There’s been a great deal in the news over the past few days about the already infamous “WannaCry” (AKA “WannaCrypt”, “WanaCrypt0r”, “Wanna Decryptor” etc.) malware that’s spread like wildfire across the world, most notably infecting numerous NHS trusts. You may not already know that Isosec was built from a security background, we have cybersecurity expertise spanning 50 years. With this in mind we thought we’d let you know just what on earth is going on, how it might affect you, and how it, thankfully, doesn’t affect Isosec (despite the similarities in the name of other companies involved!).
What is it?
First and foremost we go onto the question that’s on most people’s minds; just what exactly is this thing? Well, “WannaCrypt” is a type of malware (malicious software) known as “ransomware”, which is software that will encrypt all of your most important files and folders, and then quite literally hold them ransom, asking you to make a payment in order to decrypt them for use (which more often than not is the worst possible thing you can do).
Now that the technical jargon is out of the way, a practical example. You receive an email with an attachment, you open this attachment and it runs a program on your computer, this program locks away all of your files with a password you don’t know, and then demands a sum of money in return for that password. Sound bad? It is! Ransomware has been around for many years in various forms, but what’s getting worse is not so much the programs themselves, but the way in which they spread.
In the case of “WannaCry”, the evidence thus far suggests that it’s capable of spreading across the entirety of a local network with ease, infecting every other computer on the network that isn’t up to date enough to protect against the vulnerability. Now if the “not up to date” part of that spiked your interest, that’s for good reason…

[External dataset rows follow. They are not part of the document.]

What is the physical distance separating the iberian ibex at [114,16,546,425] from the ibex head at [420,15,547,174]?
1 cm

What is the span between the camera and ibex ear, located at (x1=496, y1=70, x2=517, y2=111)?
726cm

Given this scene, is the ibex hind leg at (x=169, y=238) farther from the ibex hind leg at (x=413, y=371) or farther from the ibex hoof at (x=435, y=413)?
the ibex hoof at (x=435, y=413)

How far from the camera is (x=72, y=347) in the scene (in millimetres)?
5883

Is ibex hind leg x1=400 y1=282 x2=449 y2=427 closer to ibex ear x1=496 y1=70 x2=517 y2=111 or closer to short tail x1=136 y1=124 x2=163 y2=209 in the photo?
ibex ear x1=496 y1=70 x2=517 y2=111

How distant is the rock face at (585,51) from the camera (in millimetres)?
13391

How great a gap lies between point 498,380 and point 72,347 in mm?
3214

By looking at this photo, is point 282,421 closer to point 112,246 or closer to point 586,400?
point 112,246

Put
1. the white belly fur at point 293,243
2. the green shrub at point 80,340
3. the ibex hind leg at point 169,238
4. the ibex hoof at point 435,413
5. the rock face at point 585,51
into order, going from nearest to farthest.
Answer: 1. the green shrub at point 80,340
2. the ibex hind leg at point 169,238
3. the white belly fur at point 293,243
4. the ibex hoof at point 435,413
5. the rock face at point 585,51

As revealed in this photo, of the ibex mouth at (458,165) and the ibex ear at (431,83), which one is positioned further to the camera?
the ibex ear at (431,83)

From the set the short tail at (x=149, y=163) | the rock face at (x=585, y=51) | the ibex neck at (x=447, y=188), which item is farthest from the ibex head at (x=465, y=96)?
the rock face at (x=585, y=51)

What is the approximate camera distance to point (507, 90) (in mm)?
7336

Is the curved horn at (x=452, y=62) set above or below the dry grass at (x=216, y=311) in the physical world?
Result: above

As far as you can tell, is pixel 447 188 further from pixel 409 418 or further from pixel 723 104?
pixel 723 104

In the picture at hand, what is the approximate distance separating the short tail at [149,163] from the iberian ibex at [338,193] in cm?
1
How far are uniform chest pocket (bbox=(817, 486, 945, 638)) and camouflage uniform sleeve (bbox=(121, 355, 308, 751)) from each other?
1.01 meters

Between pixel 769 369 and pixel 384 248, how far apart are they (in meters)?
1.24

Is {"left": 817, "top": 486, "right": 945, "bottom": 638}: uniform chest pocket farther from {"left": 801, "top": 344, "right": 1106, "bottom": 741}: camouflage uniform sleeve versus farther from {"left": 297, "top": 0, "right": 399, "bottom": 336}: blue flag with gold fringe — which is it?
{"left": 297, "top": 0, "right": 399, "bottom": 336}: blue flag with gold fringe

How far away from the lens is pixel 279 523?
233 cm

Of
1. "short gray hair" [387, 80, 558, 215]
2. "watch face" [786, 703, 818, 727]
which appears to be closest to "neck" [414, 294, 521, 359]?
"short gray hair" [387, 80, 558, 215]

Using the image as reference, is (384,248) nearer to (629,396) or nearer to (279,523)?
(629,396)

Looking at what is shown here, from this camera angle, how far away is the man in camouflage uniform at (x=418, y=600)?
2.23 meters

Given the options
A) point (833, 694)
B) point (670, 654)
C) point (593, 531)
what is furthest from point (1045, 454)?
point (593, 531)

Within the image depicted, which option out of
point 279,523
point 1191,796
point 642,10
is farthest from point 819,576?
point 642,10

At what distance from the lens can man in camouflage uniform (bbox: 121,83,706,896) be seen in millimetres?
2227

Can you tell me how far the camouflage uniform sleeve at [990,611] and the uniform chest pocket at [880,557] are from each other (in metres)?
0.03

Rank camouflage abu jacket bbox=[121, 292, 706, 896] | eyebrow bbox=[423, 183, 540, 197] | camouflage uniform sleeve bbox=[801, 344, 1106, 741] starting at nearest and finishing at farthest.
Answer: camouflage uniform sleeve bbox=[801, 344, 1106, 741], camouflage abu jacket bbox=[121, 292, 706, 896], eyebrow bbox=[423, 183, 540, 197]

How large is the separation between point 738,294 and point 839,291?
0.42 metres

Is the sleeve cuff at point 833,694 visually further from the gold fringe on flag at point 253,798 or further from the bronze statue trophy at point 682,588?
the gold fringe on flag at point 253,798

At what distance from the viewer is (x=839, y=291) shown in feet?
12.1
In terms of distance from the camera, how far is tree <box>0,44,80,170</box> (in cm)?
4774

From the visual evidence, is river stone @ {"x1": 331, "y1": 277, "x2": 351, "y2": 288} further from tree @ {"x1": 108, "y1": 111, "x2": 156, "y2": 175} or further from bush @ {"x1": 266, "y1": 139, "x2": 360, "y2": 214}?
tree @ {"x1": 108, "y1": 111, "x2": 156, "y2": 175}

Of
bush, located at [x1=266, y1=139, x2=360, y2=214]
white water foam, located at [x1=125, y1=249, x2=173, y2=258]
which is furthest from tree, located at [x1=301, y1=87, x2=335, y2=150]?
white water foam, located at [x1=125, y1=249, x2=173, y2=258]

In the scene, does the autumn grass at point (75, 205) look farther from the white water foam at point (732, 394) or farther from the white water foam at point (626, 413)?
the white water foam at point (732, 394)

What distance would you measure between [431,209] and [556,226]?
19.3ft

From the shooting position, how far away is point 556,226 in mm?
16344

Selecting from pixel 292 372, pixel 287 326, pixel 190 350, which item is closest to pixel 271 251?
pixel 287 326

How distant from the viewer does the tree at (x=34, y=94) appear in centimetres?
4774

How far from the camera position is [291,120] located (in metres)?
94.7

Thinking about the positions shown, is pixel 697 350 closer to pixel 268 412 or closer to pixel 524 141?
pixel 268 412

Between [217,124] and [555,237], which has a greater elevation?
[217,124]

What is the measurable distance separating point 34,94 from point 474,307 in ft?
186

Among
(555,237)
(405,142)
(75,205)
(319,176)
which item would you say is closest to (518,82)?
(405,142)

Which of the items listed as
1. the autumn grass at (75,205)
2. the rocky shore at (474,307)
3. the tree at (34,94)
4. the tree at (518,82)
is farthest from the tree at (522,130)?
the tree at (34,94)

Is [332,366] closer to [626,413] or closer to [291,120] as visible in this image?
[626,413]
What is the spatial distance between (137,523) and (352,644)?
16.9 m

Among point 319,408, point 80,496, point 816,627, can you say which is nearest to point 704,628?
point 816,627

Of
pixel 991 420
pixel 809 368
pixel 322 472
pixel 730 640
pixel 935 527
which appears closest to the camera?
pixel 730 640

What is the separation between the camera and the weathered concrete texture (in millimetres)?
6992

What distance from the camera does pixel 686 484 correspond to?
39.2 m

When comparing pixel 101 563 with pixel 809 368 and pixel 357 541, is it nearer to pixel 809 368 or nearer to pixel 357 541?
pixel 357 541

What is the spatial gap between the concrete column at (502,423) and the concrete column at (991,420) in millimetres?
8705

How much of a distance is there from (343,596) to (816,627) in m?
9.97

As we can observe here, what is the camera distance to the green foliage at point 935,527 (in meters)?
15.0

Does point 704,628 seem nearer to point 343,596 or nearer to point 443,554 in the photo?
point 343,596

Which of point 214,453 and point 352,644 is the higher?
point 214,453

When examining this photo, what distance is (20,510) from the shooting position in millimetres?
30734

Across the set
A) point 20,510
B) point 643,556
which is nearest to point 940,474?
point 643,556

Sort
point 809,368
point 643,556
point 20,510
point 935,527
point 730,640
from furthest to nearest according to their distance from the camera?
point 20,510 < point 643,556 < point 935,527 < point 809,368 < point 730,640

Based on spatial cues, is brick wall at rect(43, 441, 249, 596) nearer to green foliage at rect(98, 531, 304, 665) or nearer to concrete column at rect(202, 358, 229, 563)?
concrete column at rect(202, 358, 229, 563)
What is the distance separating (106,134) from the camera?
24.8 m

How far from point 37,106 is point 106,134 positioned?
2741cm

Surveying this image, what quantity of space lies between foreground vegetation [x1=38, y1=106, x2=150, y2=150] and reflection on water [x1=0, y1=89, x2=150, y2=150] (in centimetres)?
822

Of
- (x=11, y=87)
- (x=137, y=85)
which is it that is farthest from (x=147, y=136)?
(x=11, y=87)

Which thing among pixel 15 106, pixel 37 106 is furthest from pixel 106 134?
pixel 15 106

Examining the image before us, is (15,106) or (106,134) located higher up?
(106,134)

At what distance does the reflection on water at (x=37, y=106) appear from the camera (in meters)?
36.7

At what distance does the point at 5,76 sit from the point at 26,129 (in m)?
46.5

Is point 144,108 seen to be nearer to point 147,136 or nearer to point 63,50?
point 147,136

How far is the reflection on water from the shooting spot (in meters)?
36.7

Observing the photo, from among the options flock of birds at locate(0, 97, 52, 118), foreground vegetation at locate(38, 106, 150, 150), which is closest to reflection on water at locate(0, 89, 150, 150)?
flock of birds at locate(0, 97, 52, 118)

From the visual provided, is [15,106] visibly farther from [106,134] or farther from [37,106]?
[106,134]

Whilst the usual security principles come into play here – always run an active anti-virus and keep a malware scanner to hand, don’t open unknown attachments, stay away from unfamiliar websites etc. – there is one that rises above all others in terms of importance; keep your computer up to date. The vulnerability in Microsoft’s Windows product that allowed the “WannaCry” attack to take place was fixed back in March of this year, meaning that the average computer was already safe by the time the attack began. But if you don’t regularly update – and don’t have automatic updates switched on – then you were, and possibly still are, at risk.
How this (doesn’t) affect Isosec
Due to the nature of Ransomware, attacks such as these are unlikely to affect us as a company. Our internal security policies keep us out of harms reach, and the fact we ship software rather than hardware means we’re not in the crosshairs of these sorts of attacks. But that doesn’t mean we can wash our hands of any responsibility, instead, it’s important to look at how we can help you to prevent these problems from happening.
Let’s use MIA Maternity as an example. MIA Maternity is completely offline-capable, and while that’s important for midwives who use our software in areas of limited or no connectivity, it’s even more important when a large scale cyber attack such as this one occurs.
This is because even though the Trust owned servers that hold the all important patient data might be compromised, the mobile devices remain functional, with a recent copy of all the patient data required to work. Midwives can continue to work without issue, and patient care isn’t compromised. Better yet, there’s no need to revert to older paper-based backups, midwives can continue to enter data into MIA Maternity, and it will be sent back to the server once the issue has been resolved by the Trust.
Here at Isosec we take security very seriously. It’s baked into how we make software, and is something on the minds of everyone here constantly.